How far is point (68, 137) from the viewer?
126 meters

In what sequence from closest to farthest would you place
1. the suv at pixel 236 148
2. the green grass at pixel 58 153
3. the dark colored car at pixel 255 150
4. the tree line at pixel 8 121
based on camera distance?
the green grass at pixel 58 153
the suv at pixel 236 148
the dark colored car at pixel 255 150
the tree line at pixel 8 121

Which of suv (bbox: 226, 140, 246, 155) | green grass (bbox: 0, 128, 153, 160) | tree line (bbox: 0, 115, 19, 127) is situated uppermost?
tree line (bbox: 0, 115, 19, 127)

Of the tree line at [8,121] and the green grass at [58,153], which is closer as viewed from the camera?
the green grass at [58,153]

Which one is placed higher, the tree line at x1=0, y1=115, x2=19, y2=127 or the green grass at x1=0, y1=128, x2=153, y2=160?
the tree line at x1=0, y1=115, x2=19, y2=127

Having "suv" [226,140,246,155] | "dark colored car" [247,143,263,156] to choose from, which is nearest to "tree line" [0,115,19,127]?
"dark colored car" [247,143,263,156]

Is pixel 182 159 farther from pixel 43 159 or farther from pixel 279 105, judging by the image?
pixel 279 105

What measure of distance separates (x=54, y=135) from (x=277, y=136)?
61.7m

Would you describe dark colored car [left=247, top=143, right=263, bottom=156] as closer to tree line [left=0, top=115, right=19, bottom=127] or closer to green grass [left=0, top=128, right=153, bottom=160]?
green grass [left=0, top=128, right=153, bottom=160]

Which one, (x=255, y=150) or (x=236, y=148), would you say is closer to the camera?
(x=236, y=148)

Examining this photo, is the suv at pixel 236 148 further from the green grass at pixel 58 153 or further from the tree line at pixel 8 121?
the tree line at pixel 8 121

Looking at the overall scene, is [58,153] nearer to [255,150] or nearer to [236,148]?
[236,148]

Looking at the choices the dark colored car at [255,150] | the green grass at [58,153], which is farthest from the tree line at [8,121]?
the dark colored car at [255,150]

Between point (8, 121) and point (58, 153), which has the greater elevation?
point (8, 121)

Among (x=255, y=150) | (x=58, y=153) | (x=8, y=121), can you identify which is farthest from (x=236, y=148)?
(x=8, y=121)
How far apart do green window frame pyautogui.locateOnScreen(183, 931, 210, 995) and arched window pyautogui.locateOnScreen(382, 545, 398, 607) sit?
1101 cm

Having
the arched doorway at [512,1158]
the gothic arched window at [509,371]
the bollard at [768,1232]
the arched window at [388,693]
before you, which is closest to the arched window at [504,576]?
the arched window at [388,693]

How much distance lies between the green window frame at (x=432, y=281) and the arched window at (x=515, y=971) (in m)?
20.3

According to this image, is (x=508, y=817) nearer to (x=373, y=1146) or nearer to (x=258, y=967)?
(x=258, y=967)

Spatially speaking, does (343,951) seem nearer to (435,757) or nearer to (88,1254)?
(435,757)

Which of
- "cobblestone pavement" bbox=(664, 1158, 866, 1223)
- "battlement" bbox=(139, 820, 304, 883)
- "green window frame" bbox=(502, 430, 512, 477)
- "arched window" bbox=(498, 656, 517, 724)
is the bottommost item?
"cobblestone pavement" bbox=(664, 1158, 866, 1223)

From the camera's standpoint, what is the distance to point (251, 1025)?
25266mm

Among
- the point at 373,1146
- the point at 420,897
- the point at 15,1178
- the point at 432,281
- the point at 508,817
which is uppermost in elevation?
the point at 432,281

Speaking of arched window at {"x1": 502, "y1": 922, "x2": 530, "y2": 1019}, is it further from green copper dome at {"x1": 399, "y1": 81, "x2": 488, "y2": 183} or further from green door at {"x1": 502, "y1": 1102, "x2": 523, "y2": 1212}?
○ ○ ○ ○ ○ ○ ○
> Challenge: Repeat all the records. Match each line exactly.

> Result of this task:
How far is point (68, 137) from the viewer?
126 meters

In what sequence from closest to farthest would you place
1. the suv at pixel 236 148
2. the green grass at pixel 58 153
3. the dark colored car at pixel 255 150
4. the tree line at pixel 8 121
based on camera distance?
the green grass at pixel 58 153
the suv at pixel 236 148
the dark colored car at pixel 255 150
the tree line at pixel 8 121

Which of suv (bbox: 226, 140, 246, 155) | green grass (bbox: 0, 128, 153, 160) | tree line (bbox: 0, 115, 19, 127) is situated uppermost?
tree line (bbox: 0, 115, 19, 127)

Of the tree line at [8,121] and the green grass at [58,153], which is closer as viewed from the camera?
the green grass at [58,153]

Which one is placed higher, the tree line at x1=0, y1=115, x2=19, y2=127 or the green grass at x1=0, y1=128, x2=153, y2=160?
the tree line at x1=0, y1=115, x2=19, y2=127

Having "suv" [226,140,246,155] | "dark colored car" [247,143,263,156] to choose from, which is nearest to "tree line" [0,115,19,127]?
"dark colored car" [247,143,263,156]

Is pixel 182 159 farther from pixel 43 159 or farther from pixel 279 105, judging by the image?
pixel 279 105

What measure of distance separates (x=54, y=135) from (x=277, y=136)?
61.7m

Would you describe dark colored car [left=247, top=143, right=263, bottom=156] as closer to tree line [left=0, top=115, right=19, bottom=127] or closer to green grass [left=0, top=128, right=153, bottom=160]?
green grass [left=0, top=128, right=153, bottom=160]

Which one, (x=255, y=150) or (x=236, y=148), would you say is closer to the camera?
(x=236, y=148)

Examining this photo, is the suv at pixel 236 148 further from the green grass at pixel 58 153 or further from the tree line at pixel 8 121?
the tree line at pixel 8 121

Looking at the overall scene, is [58,153] nearer to [255,150] or nearer to [236,148]?
[236,148]

Looking at the choices the dark colored car at [255,150] | the green grass at [58,153], which is farthest from the tree line at [8,121]?
the dark colored car at [255,150]

Between point (8, 121) and point (58, 153), which has the greater elevation?
point (8, 121)

Among (x=255, y=150) | (x=58, y=153) | (x=8, y=121), can you identify which is farthest from (x=236, y=148)?
(x=8, y=121)
How far apart do green window frame pyautogui.locateOnScreen(183, 931, 210, 995) and arched window pyautogui.locateOnScreen(382, 545, 398, 607) sit?
1101 cm

Having
the arched doorway at [512,1158]
the gothic arched window at [509,371]
the bollard at [768,1232]
the arched window at [388,693]
before you, which is closest to the arched window at [504,576]?
the arched window at [388,693]

How much distance lies between the green window frame at (x=432, y=281) and the arched window at (x=515, y=971) (in m)?
20.3

According to this image, is (x=508, y=817) nearer to (x=373, y=1146) or nearer to (x=258, y=967)?
(x=258, y=967)

Spatially speaking, does (343,951) seem nearer to (435,757) or nearer to (88,1254)?
(435,757)

Which of
- "cobblestone pavement" bbox=(664, 1158, 866, 1223)
- "battlement" bbox=(139, 820, 304, 883)
- "green window frame" bbox=(502, 430, 512, 477)
- "arched window" bbox=(498, 656, 517, 724)
is the bottommost item?
"cobblestone pavement" bbox=(664, 1158, 866, 1223)

From the camera's standpoint, what is the distance to point (251, 1025)?
25266mm

Among
- the point at 373,1146
- the point at 420,897
- the point at 15,1178
- the point at 432,281
- the point at 508,817
which is uppermost in elevation?
the point at 432,281

Speaking of arched window at {"x1": 502, "y1": 922, "x2": 530, "y2": 1019}, is it further from green copper dome at {"x1": 399, "y1": 81, "x2": 488, "y2": 183} or further from green door at {"x1": 502, "y1": 1102, "x2": 523, "y2": 1212}?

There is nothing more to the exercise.